Zapisane pozycje ze zbioru:

-.-.-

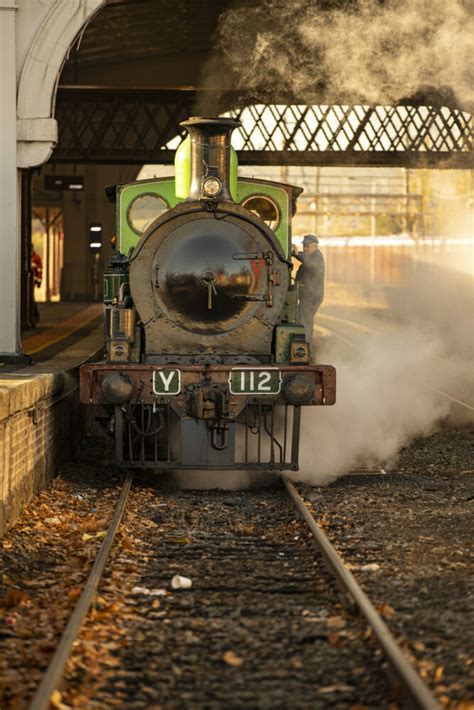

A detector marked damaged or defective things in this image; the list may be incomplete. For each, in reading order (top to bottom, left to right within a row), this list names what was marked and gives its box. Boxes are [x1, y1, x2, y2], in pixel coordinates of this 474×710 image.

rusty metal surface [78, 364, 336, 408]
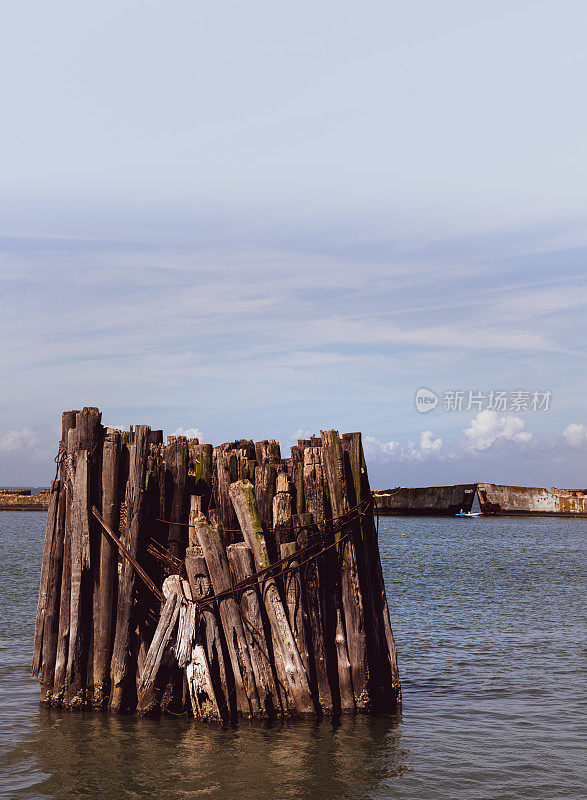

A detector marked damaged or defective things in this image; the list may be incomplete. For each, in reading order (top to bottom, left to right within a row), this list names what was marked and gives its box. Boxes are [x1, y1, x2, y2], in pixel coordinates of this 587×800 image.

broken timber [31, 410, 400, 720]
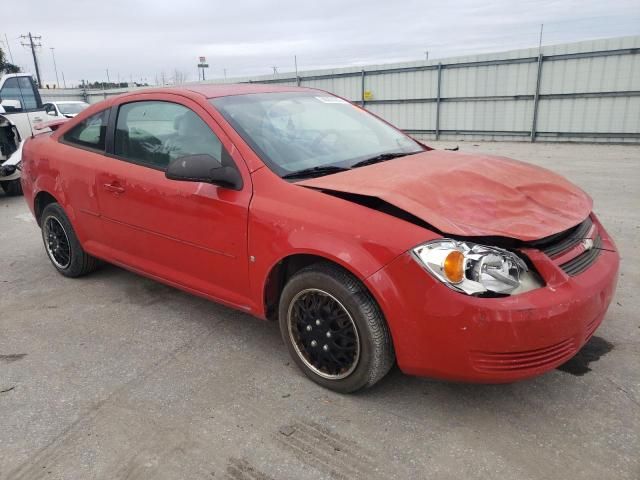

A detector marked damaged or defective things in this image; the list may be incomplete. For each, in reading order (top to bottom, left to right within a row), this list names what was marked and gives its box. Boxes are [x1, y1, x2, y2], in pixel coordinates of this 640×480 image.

-.-.-

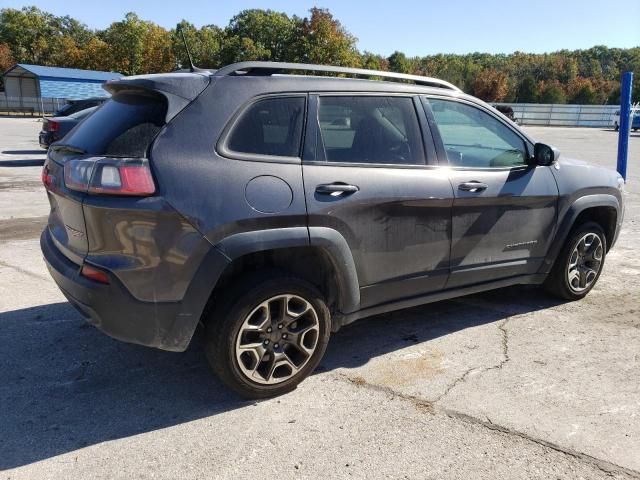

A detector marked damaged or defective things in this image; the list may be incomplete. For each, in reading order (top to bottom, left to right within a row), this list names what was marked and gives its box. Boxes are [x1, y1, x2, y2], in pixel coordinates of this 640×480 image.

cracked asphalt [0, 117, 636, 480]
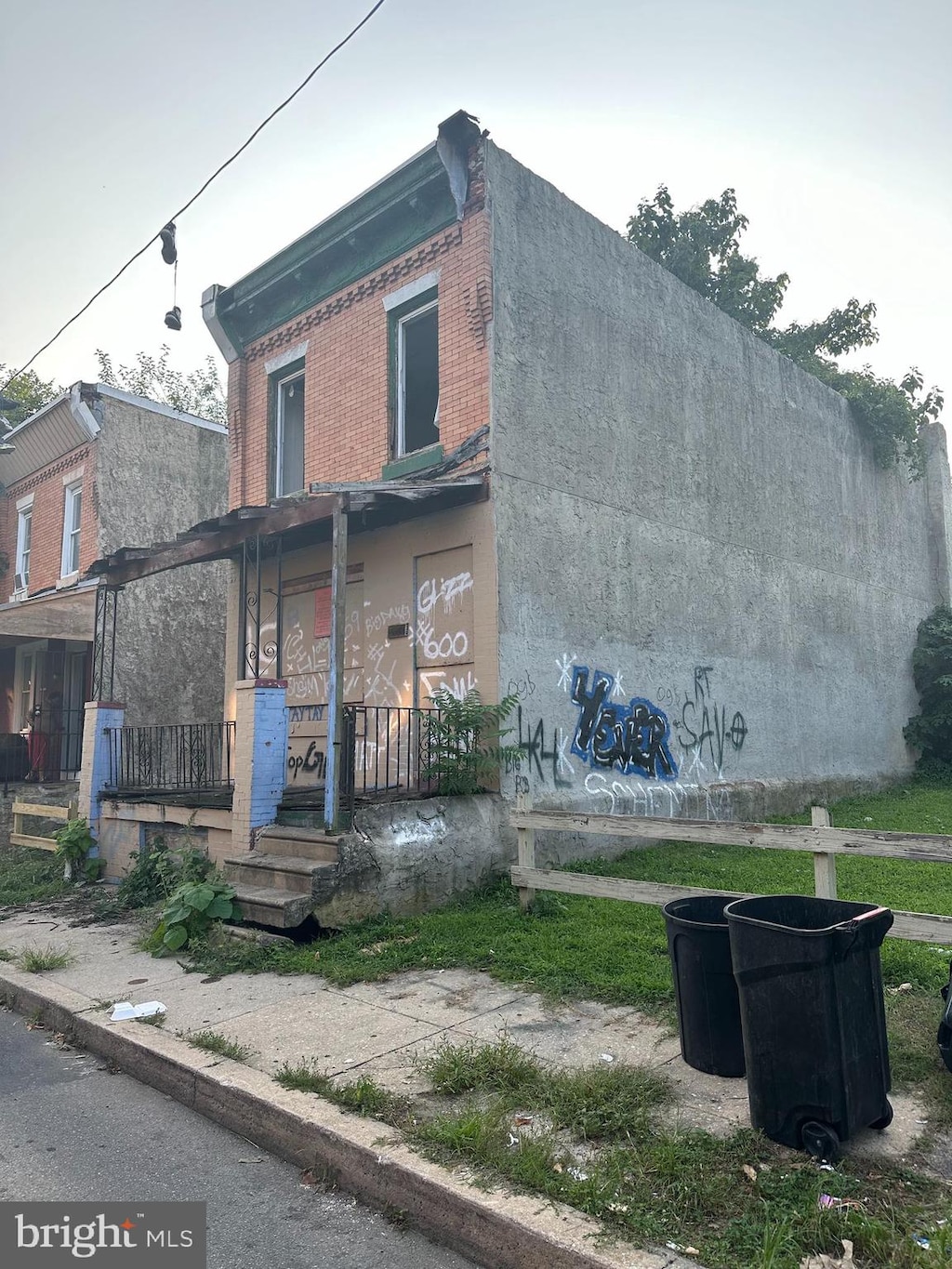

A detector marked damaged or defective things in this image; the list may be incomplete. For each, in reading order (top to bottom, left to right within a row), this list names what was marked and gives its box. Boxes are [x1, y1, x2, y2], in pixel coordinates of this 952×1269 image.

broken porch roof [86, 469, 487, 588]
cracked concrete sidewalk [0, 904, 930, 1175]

-.-.-

(POLECENIE DO WYKONANIA) Proszę dosłownie powtórzyć wiersze powyżej, od wiersza zawierającego „this 952×1269 image.” aż do wiersza zawierającego „cracked concrete sidewalk [0, 904, 930, 1175]”, łącznie z oboma tymi wierszami.

(ROZWIĄZANE ZADANIE)
A detector marked damaged or defective things in this image; the list may be incomplete. For each, in reading order (top to bottom, left to right within a row), this list names what was marked and gives its box. Boxes are [x1, y1, x2, y2], in pixel coordinates of this 952×1269 image.

broken porch roof [86, 469, 487, 588]
cracked concrete sidewalk [0, 904, 930, 1175]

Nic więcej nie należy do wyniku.